Never too old to learn: Nepalese grandfather joins school after wife’s death
Now 68, the father of six and grandfather of eight goes to school six days a week to complete his studies and escape a lonely home life following the death of his wife.world Updated: Jun 15, 2016 17:23 IST
Nepalese grandfather Durga Kami brushes his bushy white beard, puts on his school uniform and, with the aid of his walking stick, trudges for over an hour to class for another day of learning.
Poverty prevented Kami finishing his studies as a child and achieving his goal of becoming a teacher.
Now 68, the father of six and grandfather of eight goes to school six days a week to complete his studies and escape a lonely home life following the death of his wife.
Walking into the Shree Kala Bhairab higher secondary school and the buzz created by 200 children is a welcome contrast to the hush of the isolated one-room home, with its leaking roof and frequent power cuts, where Kami lives in Syangja district, some 250 km (155 miles) west of Nepal’s capital Kathmandu.
“To forget my sorrows I go to school,” Kami, one of the oldest students in Nepal, told Reuters in the classroom where he studies alongside 14 and 15-year-olds.
Kami, whose children have all left his hilltop home, first went to Kaharay primary school where he learnt to read and write with the seven and eight year olds before leaving after finishing grade five with the 11-year-olds.
Shree Kala Bhairab teacher DR Koirala then invited Kami to his school, which provided the grandfather with stationary and a school uniform including grey trousers, blue striped tie and white shirt.

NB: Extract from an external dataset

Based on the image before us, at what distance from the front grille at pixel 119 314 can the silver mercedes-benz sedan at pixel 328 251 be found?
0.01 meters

“This is my first experience teaching a person who is as senior as my father’s age,” Koirala said. “I feel very excited and happy.”
The school scholarship does not stretch to cover food, though, meaning Kami’s breakfast of rice with a fermented green vegetable known as ‘Gundruk’ must sustain him until dinner.
The 20 children in his grade 10 class have dubbed Kami ‘Baa’, which means ‘father’ in Nepali, but despite his age their elderly class mate joins in all activities, including volleyball in the schoolyard.
“I used to think ‘why is this old man coming to school to study with us?’ but as time passed I enjoyed his company,” Kami’s 14-year-old class mate Sagar Thapa said.
“He is a little bit weak in studies compared to us but we help him out with that.”
Kami said he wanted to studying until his death, adding he hoped it would encourage others to ignore age obstacles.
“If they see an old person with white beard like me studying in school they might get motivated as well,” he said.